Bigotry is nothing but Trading Poverties
“I cannot believe that she thought I’d have time for her on the same day”, she spluttered.
I nodded along. There was a time when I would have agreed wholeheartedly with her. I did not any more but I wanted to be the good friend who does not judge, so I nodded and listened.
“This is what happens to them when they come from the home country. They have no value of time. No wonder the country does not progress!”
I had heard all of this before. Indeed, I had even run support services for businesses trying to get a foothold in the west by explaining this difference to them.
“One does not just land up in the English speaking world (proxy phrase here) and try to seek appointments for this week or the next”, I would say.
“Your presence does not get you priority. Your planning does. The values here are different, and you are the outsider here – so they will keep you waiting”.
They fumed, but they listened.
“They respect their diaries more than they respect you”, I’d explain to them as they tried to not look hurt.
After all they had made the effort to travel half way across the world. They had brought their presence, the weight of their wonderful product and organisation with them to the actual place where things could happen. This was far more respectful than sending a dry email as a proxy for an ambassador, and should be valued more. Not so. This was twenty years ago, and everyone learnt to play the diary game. In the end, the diary was the winner.
My outraged friend too adopted the ways of the winner, she adopted the diary. After all, she too wanted to look like a winner.

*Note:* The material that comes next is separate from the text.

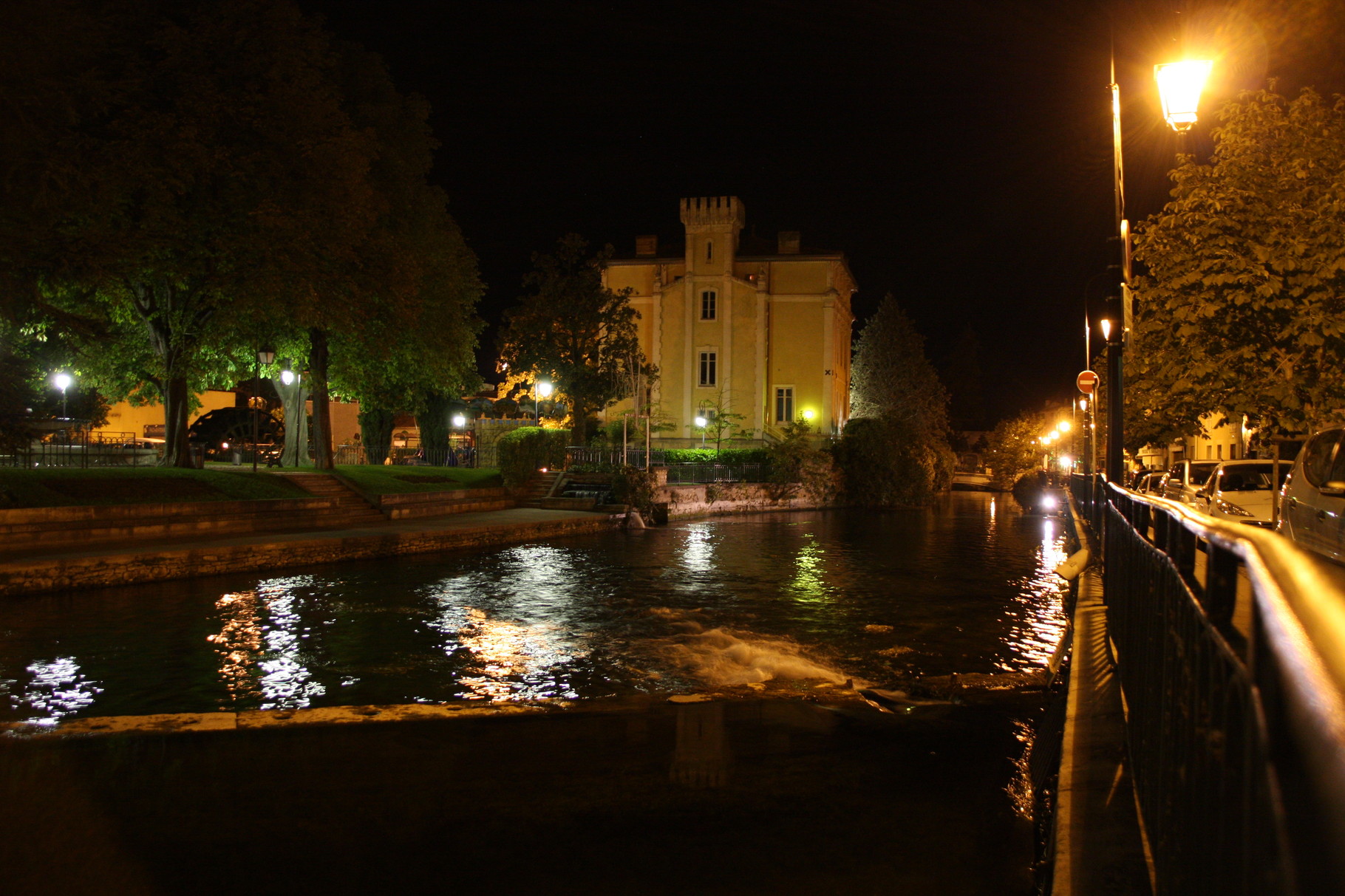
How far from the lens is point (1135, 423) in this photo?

And a winner is time poor, is she not?
Not.
A person who has control over their own time is far richer than someone who is time poor. The time poor person is beholden, and not an owner. A time poor person is sliced up into slivers of the clock. A time poor person is often overloaded, and so has to be hyper organised. A time poor person has fewer resources, and so has to do so much on their own, without support, and so has to give time to these jobs, and have nothing left over for choice, or change. A time poor person is one who does not have the power to say no, and consequently is unable to say yes to impulse. A time poor person is dependent, not independent. And so vested in this poverty, that they cannot see any other way.
To be rich is to be able to own your own time. The grandest people in the world will always have time for you within minutes if they so choose. It is their minions whose time they command who will not be able to offer such grace. It is those who have been colonised by the diary, and what it stands for who cannot offer the freedom of ‘now’, because they have none.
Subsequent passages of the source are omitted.